Dihubungi terpisah, Kepala Departemen Ekonomi Centre for Strategic and International Studies (CSIS) Yose Rizal Damuri mengatakan, banyak negara tidak memiliki peraturan batasan defisit anggaran. Aturan defisit anggaran sebesar 3 persen yang diterapkan Indonesia mengacu sistem Uni Eropa. Padahal, beberapa negara Uni Eropa memiliki defisit lebih dari 3 persen.
Kondisi ekonomi
Yose menambahkan, APBN dalam jangka pendek harus tetap ekspansif selama kondisi ekonomi global tumbuh melambat. Karena itu, pelebaran defisit anggaran disarankan untuk memperkecil dampak perlambatan pertumbuhan ekonomi global. Defisit APBN di atas 3 persen bukan masalah asalkan hati-hati.
”Indonesia bagus mempunyai disiplin fiskal, tetapi terlalu restriktif. Kesesuaian dengan kondisi ekonomi harus mulai dipikirkan,” ujar Yose.
Wacana relaksasi defisit APBN menjadi rata-rata 3 persen PDB dalam lima tahun dinilai memungkinkan. Kebijakan defisit APBN tetap harus mempertimbangkan kondisi ekonomi. Pemerintah bisa menekan defisit di bawah 2 persen PDB apabila risiko-risiko perlambatan ekonomi mereda.
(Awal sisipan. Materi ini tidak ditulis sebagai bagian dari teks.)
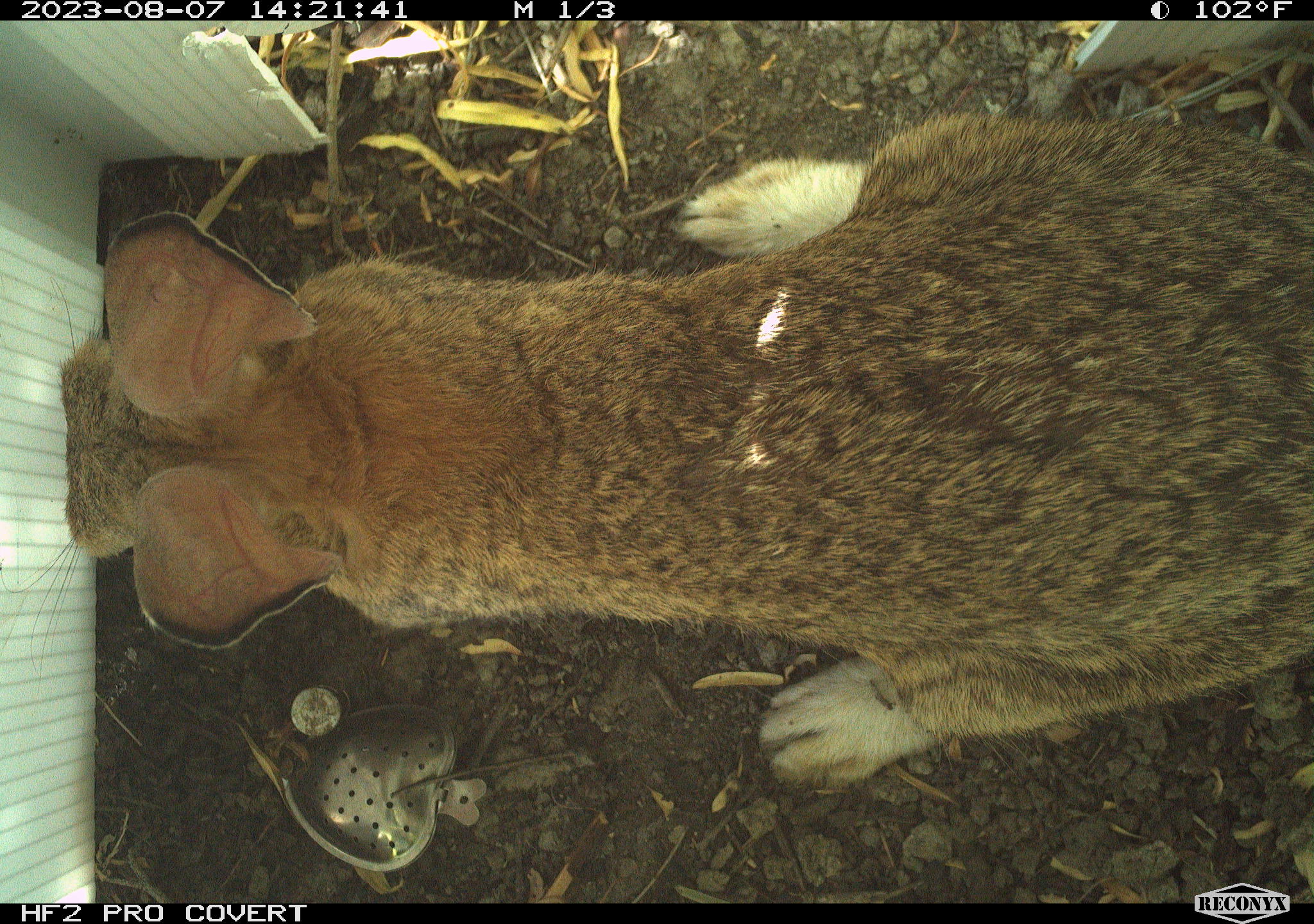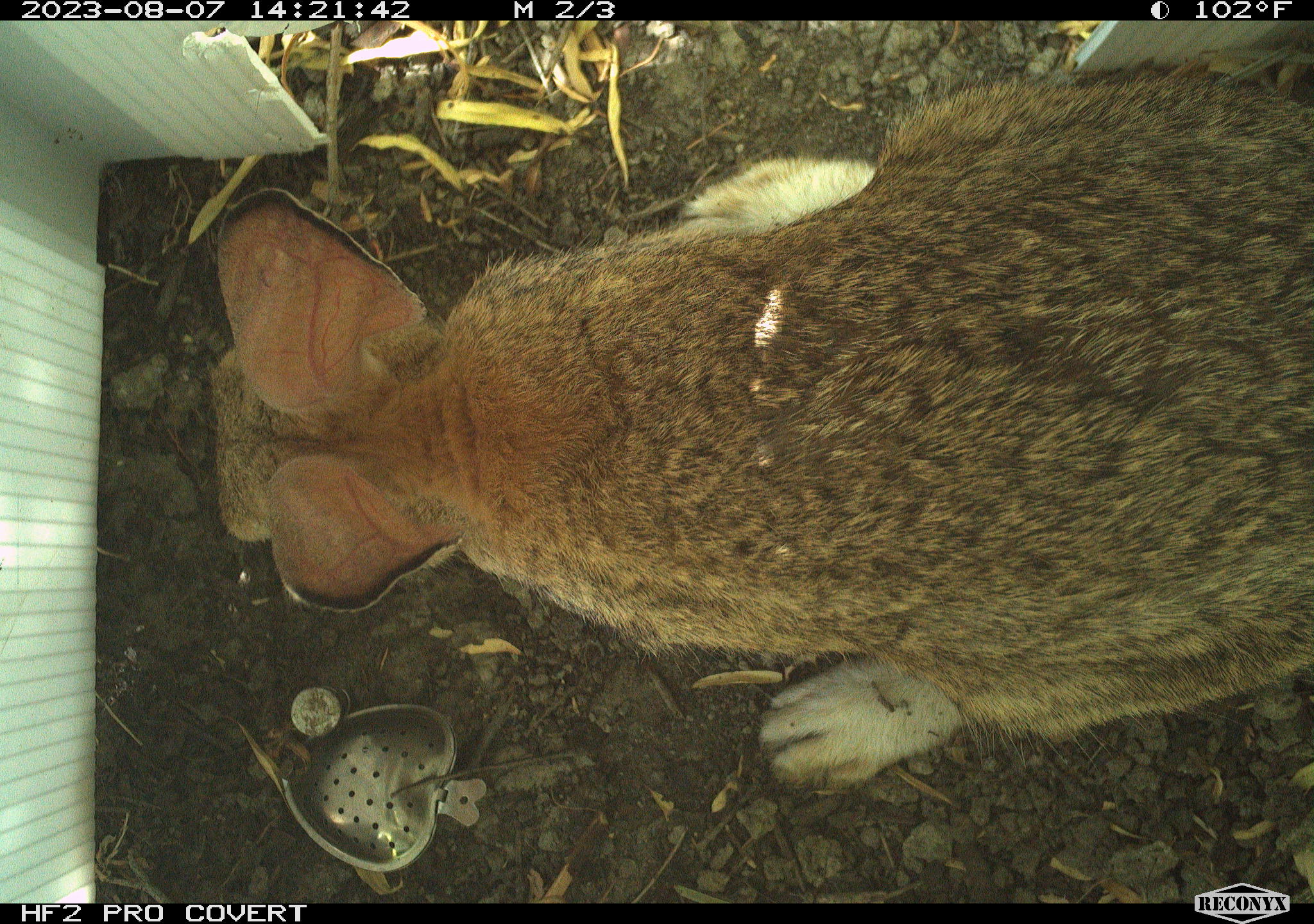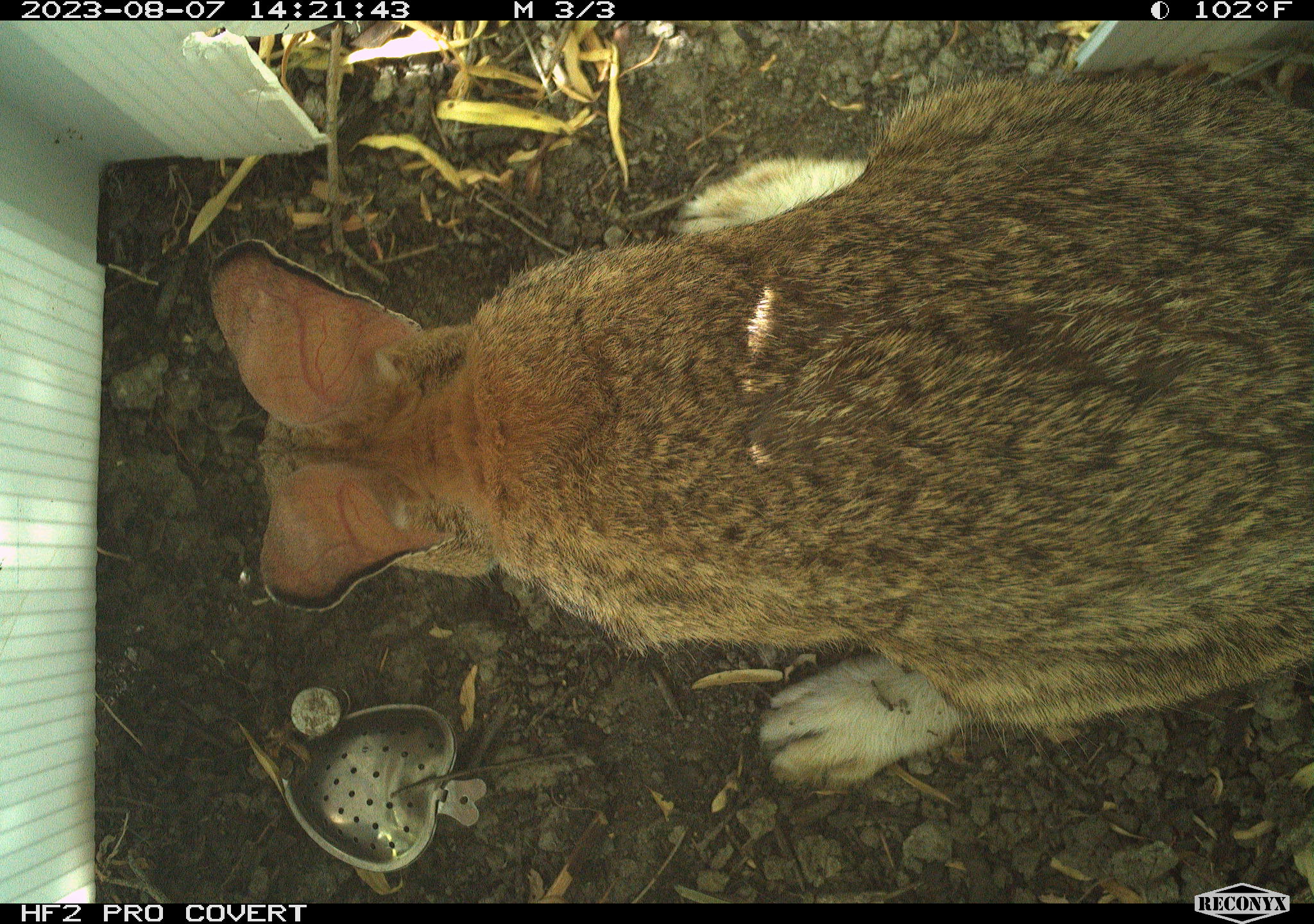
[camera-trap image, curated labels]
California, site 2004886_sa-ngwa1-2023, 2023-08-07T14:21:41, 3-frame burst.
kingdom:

Dikonfirmasi perihal relaksasi defisit APBN, Senin, Kepala Pusat Kebijakan Anggaran dan Pendapatan dan Belanja Negara Badan Kebijakan Fiskal Kementerian Keuangan Ubaidi Socheh mengatakan, sejauh ini belum ada kajian terkait pelebaran defisit anggaran menjadi rata-rata 3 persen PDB dalam 5 tahun. Pemerintah masih menerapkan aturan lama.
Disiplin fiskal salah satu keunggulan Indonesia dibandingkan dengan negara lain. Defisit yang dijaga di bawah 3 persen PDB untuk menjaga kepercayaan investor. Disiplin fiskal menjadi pertimbangan lembaga pemeringkat Standard and Poor’s (S&P), Fitch Ratings, dan Moody’s Investor Service menaikkan peringkat utang jangka panjang Indonesia.
Sebelumnya, Menteri Keuangan Sri Mulyani Indrawati menegaskan, peranan kebijakan fiskal saat ini sudah tepat, pruden, dan dijaga dengan baik. Sejauh ini arahan Presiden Joko Widodo tidak akan melakukan perubahan defisit APBN. Pemerintah masih mengacu aturan dalam Undang-Undang Nomor 17 Tahun 2003 tentang Keuangan Negara.